An autophagy-inducing positive control reagent which increases autophagy staining serves as an experimental control.
Lysosomal Cytotoxicity Dual Staining Kit 
Lysosomes are membrane-bound organelles important for various cellular processes. They contain hydrolytic enzymes utilized in the metabolism of some biomolecules. The extracellular cargo (e.g. nutrients, toxins) binds to the cell membrane and is subsequently transported into membrane-bound endosomes for further degradation by lysosomes while intracellular components are transported to lysosomes through autophagy. Lysosomal dysfunction is associated with many human conditions such as aging and neurodegenerative disease.

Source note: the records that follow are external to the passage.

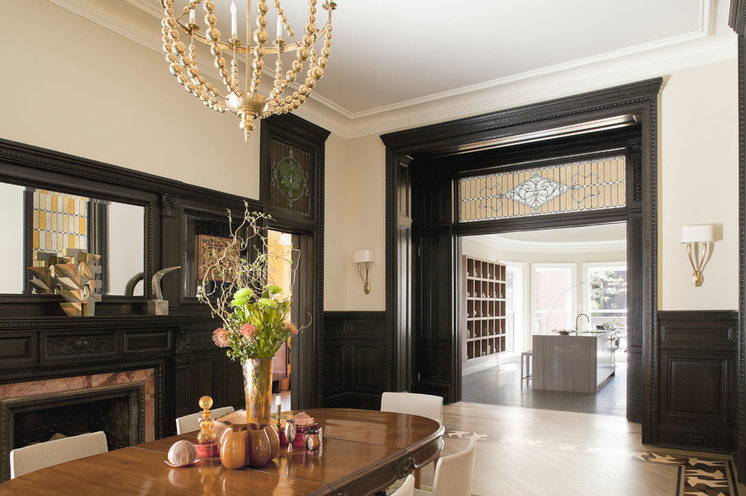Victorian Dining Room by Neuhaus Design Architecture, P.C.
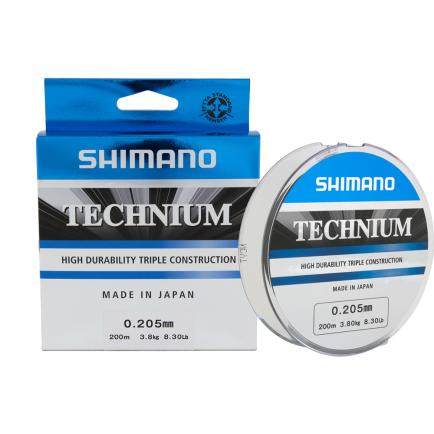 Shimano Technium Grey 0.18mm/3.20kg/200m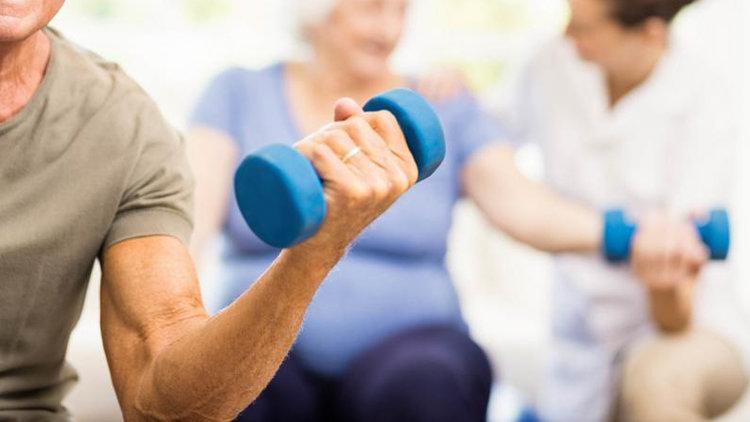 Strengthening and Flexibility exercises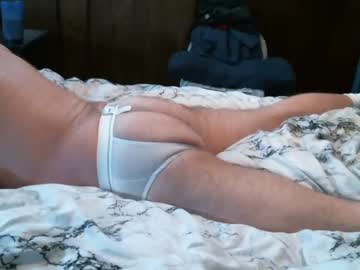 Chaturbate sweetman4a record private show from Chaturbate.com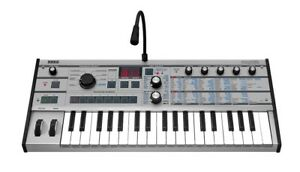 Korg-microKORG-Synthesizer-Vocoder-Platinum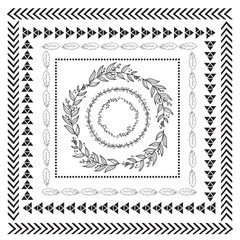 Hand-Drawn Doodle Seamless Borders, frames and wreaths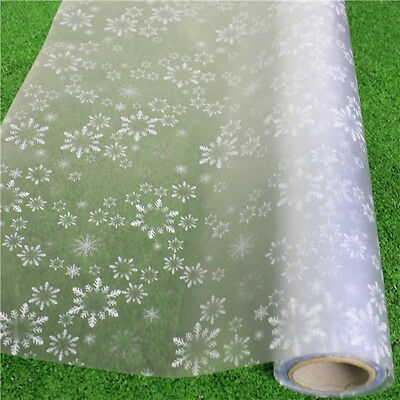 Privacy Window Film, Frosted Design, Self Adhesive, Window Cover, Modern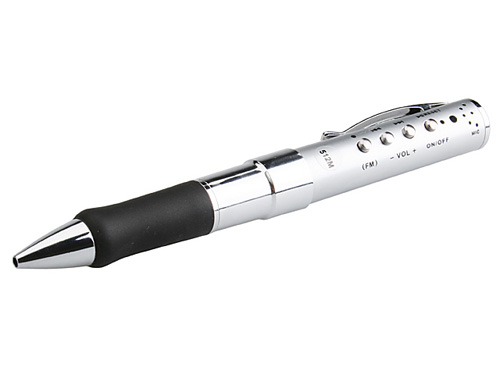 brando usb mp3pen1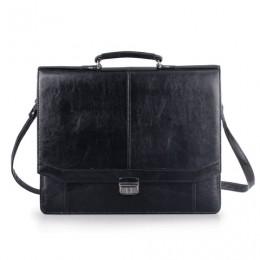 Портфель Бизнес, 41х34х10 см, искусственная кожа, 3 отделения, замок с ключом, черный, 309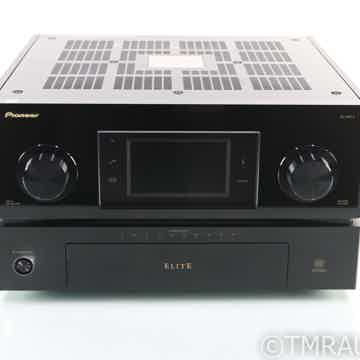 Elite SC-09TX 10.2 Channel Home Theater Receiver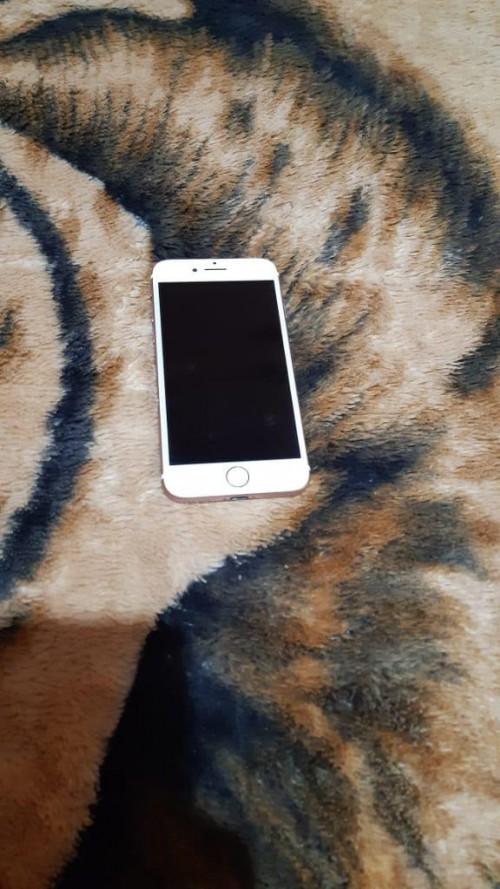 Rose Gold IPhone 7
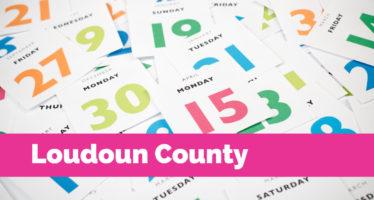 Calendar: Loudoun County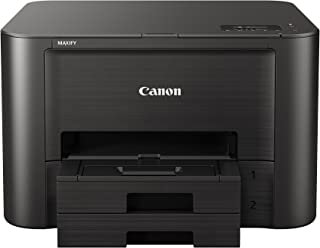 Canon MAXIFY iB4150 Inkjet Printer, Black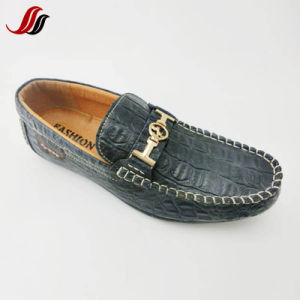 High Quality Men′s Slip-on Casual Leather Shoes Loafer Shoes (LZ3) pictures & photos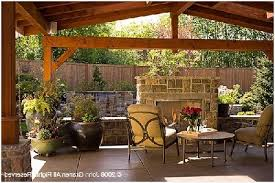 Covered Patio Lighting Ideas Outdoor Covered Patio Lighting Ideas Special Offers Erm Csd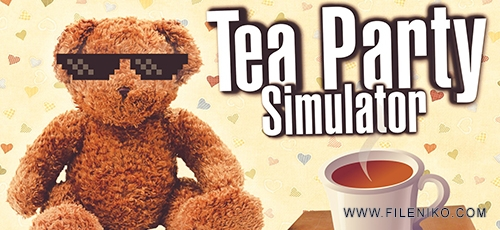 Tea-Party-Simulator-2015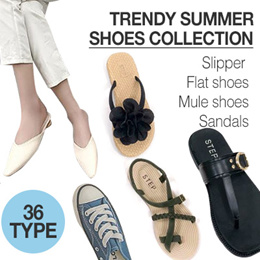 [kandj]★36ype 2019 summer shoes collection★ Sandals and Slippers /women /men/
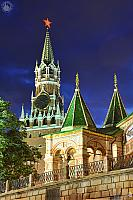 St. Basil's Porch and Spasskaya Tower in the Dusk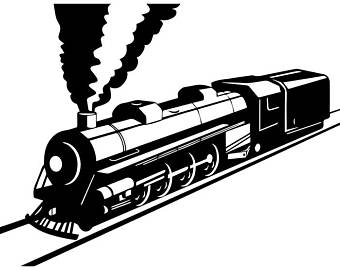 340x270 Locomotive Svg Etsy
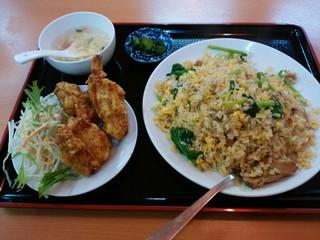 天紅 - 「豚バラ肉と青菜炒飯セット」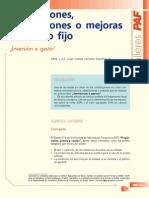 4 PAF621p005-013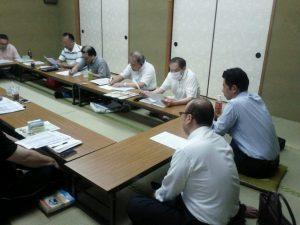 神奈川地域会議16063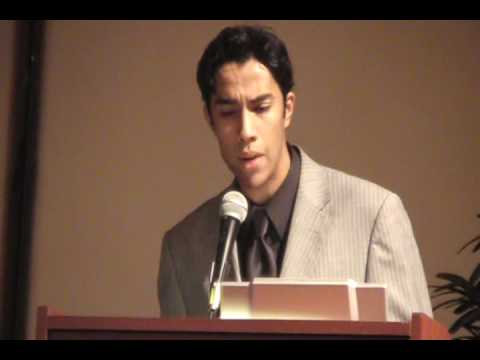 QURAN: Surah Al-lail (Qari Youssef Edghouch) at Haiti fundraiser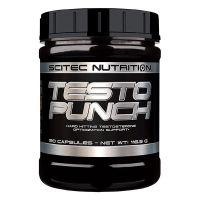 Testo punch - 120 capsules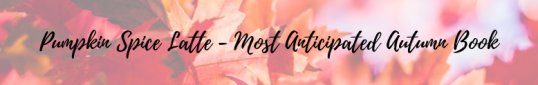 pumpkin-spice-latte-most-anticipated-autumn-book.png
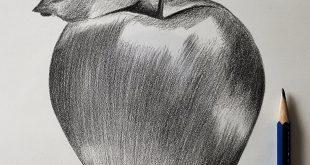 رسومات بالرصاص , فن الرسم بالرصاص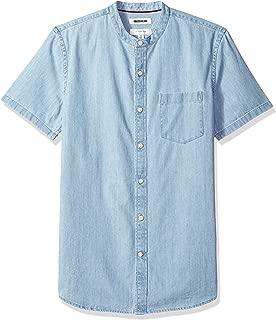 Goodthreads Men's Slim-Fit Short-Sleeve Band-Collar Denim Shirt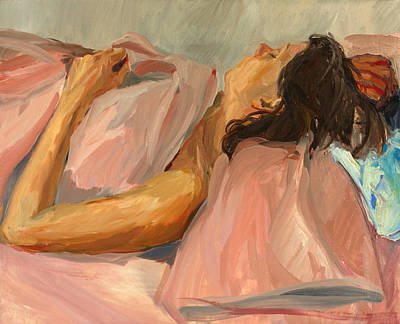 Interior Scene Painting - Pink Margaret by Daniel Clarke
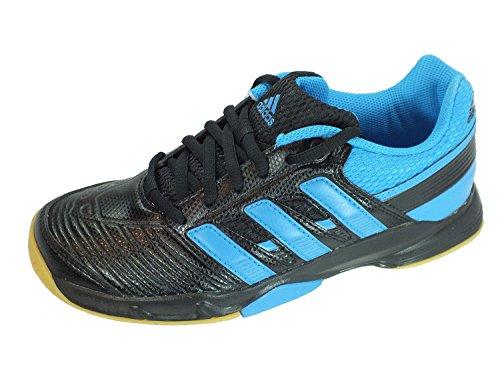 adidas Jungen Court Stabil Elite XJ Multisport Indoor Schuhe, 36 EU BLACK1/SOLBL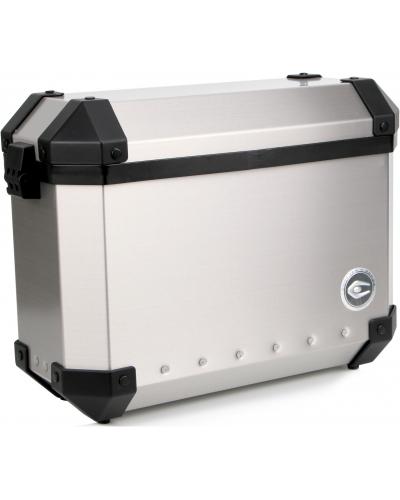 COOCASE boční kufry X4 Aluminium Silver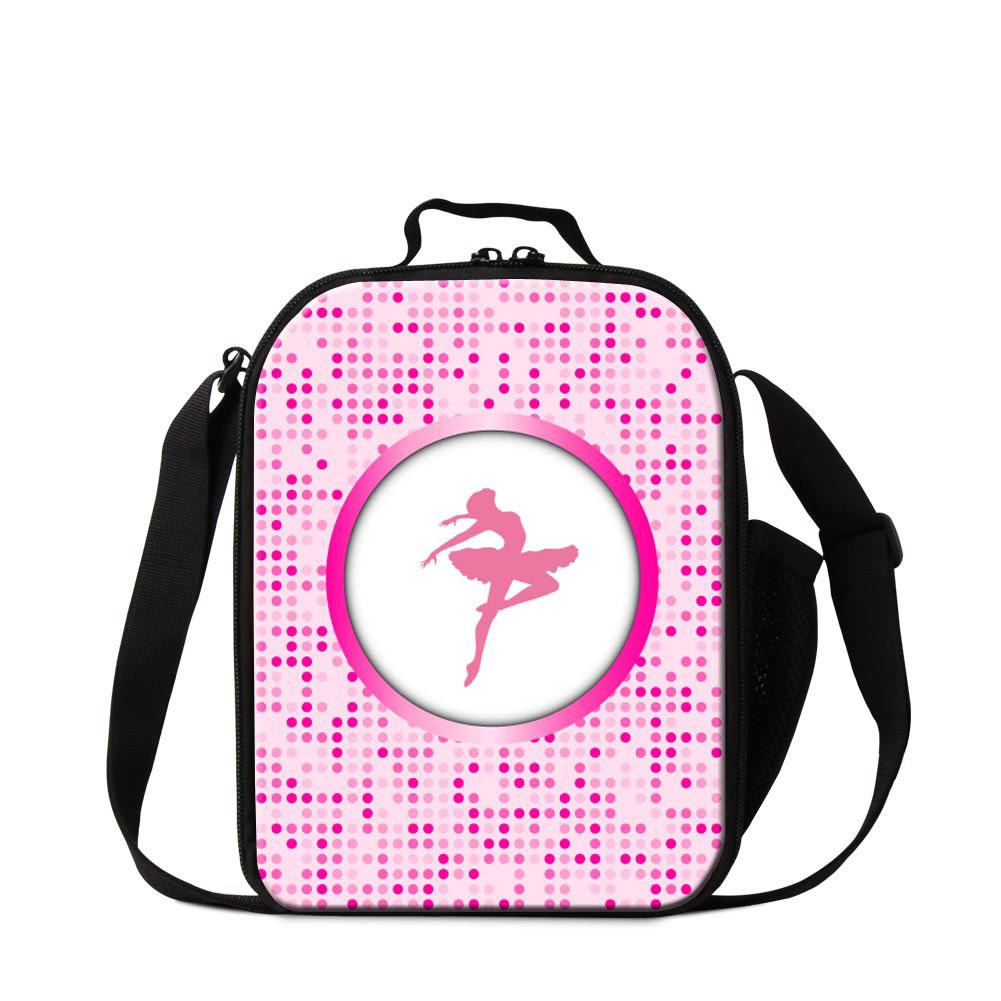 Pink Ballet Dancing Girls Lunch Box for Sports Square Insulated Cooler Bag School Lunch Bag for Girls Small Messenger Lunch Container Kids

PromoKine's Lysosomal Cytotoxicity Dual Staining Kit also contains two fluorescent probes: a membrane-permeable, selective lysosomal stain and a cell death marker. This easy-to-use kit can be used to study the regulation of lysosomal cytotoxicity at the cellular level and to screen for compounds that affect lysosomal function. Results can be obtained using fluorescence microscopy or flow cytometry.
A Positive Control which increases lysosome activity and staining serves as an experimental control.